I fear that soon I shall be completely taken over
if another night of fruitless heat burns like this. 
Steam is emitted from my temple,
as it is ransacked by thoughts of a 
nameless lover,
a thief of emotions and the giver of a throbbing
all over the body until these vibrations act as one,
akin to a convulsion.
But I am a man. 
This lover is no friend of mine. 
Erecting pillars in my home of Pisa,
each piece of me stolen, 
replacing my peace with a piece of her pull. 
Her gravity too strong to ignore
I scratch and scrape along the floor while I’m powerless 
to stop the inevitable swallowing of my soul.
At first I was whole —
then she emptied me of myself,
leaving me with nothing but my now wilted thoughts
thinking to myself what would the courts of heaven say about this. 
Too often my temple is desecrated,
and I am never to rebuild —
for I do not have the will, nor the skill 
to refute her wicked eloquence 
wanting no recompense because I needed relief.
And I received it in full.
Until the next time the show themselves.
The horns of the bull.
  

The Vampire

You left me exposed. 
Naked in the cold streets
laying in my sheets 
after we did what we did that night of the blue moon. 
You left me exposed. 
My guards were up but you pushed aside my forearms
with your soft hands and your eloquent touch
that spoke more than the tongues of 1000 men.
See, it was all just too much. 
You left me scarred, beaten and bloody. 
Scarred where your fingertips dug into my back
which my strength gave you power to pierce.
Beaten by the promises you made 
coaxing me to come from behind my comfortable palisade
and bloody where your eyes broke through the steel of my heart and left it leaking.
Like it didn’t matter. 
Like it wasn’t matter but pixels in a game. 
Like after you’d had your fun I would have no name.
I even gave you pieces of it to fill your own.
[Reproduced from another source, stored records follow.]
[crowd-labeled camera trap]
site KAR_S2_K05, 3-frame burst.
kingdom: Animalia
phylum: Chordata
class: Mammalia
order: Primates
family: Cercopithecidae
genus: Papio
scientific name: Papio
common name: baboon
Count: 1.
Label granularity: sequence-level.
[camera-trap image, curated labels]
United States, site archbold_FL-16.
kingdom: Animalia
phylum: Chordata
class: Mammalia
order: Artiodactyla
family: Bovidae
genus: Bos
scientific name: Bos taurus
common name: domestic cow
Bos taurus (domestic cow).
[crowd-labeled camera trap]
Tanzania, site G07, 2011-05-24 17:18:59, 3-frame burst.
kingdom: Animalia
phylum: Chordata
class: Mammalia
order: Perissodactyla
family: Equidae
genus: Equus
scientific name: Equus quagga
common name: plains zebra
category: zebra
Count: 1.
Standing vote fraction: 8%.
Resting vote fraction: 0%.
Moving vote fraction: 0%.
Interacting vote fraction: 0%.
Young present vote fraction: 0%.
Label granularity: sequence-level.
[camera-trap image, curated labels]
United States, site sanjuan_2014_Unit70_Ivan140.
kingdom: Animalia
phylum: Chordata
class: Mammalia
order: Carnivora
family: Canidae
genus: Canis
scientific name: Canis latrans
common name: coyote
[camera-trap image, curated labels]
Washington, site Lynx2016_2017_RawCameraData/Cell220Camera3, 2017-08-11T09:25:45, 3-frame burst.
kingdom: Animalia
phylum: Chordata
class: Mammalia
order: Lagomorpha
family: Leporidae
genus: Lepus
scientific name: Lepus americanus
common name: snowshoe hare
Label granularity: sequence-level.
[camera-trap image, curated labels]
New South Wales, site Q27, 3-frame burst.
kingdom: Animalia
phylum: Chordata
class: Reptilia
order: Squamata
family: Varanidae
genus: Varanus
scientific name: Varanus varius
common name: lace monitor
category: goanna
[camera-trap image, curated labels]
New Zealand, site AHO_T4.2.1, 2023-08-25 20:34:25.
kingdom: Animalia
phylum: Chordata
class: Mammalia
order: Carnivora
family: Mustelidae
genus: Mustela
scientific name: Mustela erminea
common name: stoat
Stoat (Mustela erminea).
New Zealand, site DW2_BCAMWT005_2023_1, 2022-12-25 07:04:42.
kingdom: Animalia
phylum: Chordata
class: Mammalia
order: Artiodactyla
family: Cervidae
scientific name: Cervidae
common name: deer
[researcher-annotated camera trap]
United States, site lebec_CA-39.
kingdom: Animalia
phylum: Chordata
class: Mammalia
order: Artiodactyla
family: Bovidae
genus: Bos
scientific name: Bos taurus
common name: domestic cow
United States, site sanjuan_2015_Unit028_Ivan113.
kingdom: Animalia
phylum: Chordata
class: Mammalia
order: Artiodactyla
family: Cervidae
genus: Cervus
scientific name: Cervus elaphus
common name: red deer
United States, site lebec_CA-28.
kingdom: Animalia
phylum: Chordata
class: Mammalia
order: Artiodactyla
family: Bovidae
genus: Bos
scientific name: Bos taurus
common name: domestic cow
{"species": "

You filled your own, took my soul home with you
and left my skin empty.
But I still looked back to you.
I looked back at whatever we had so many times
my empty self was filled with salt.
But every time we kissed you said I was
flavourless. 
Though I noticed that you favoured me less and less every day 
I still try to press my lips against yours to bring back 
some sort of sensation in you,
force you to make another evaluation on what I could be,
of what we could be.
All for naught. 
Manners were taught less than sense it seems
as she took advantage of my weakness
massaging her ego with oils and creams 
I could not afford, selling my soul for another night in her sheets.
I’ll never escape. 
She’s my queen.
So again I willingly let her bite into my nape.